▸ **Source material**
• • • • •

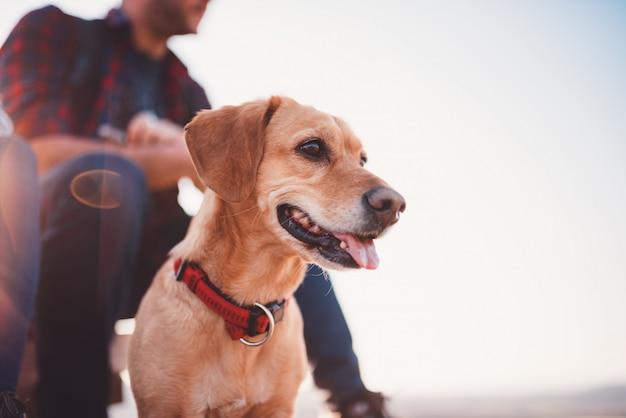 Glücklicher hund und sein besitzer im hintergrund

• • • • •

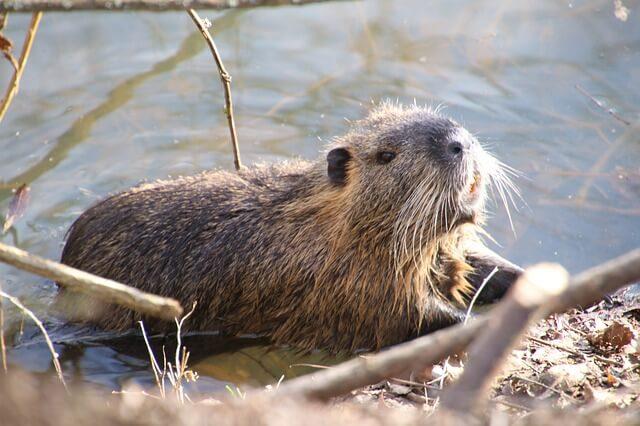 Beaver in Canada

• • • • •

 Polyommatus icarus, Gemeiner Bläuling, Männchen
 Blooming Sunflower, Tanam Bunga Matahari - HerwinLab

• • • • •

▸ **Your goal**
Please give an exact copy of the lines above, beginning with the line containing "Polyommatus icarus, Gemeiner" and running through the line containing "Blooming Sunflower, Tanam", and of no other lines.

▸ **Solution to this task**
 Polyommatus icarus, Gemeiner Bläuling, Männchen
 Blooming Sunflower, Tanam Bunga Matahari - HerwinLab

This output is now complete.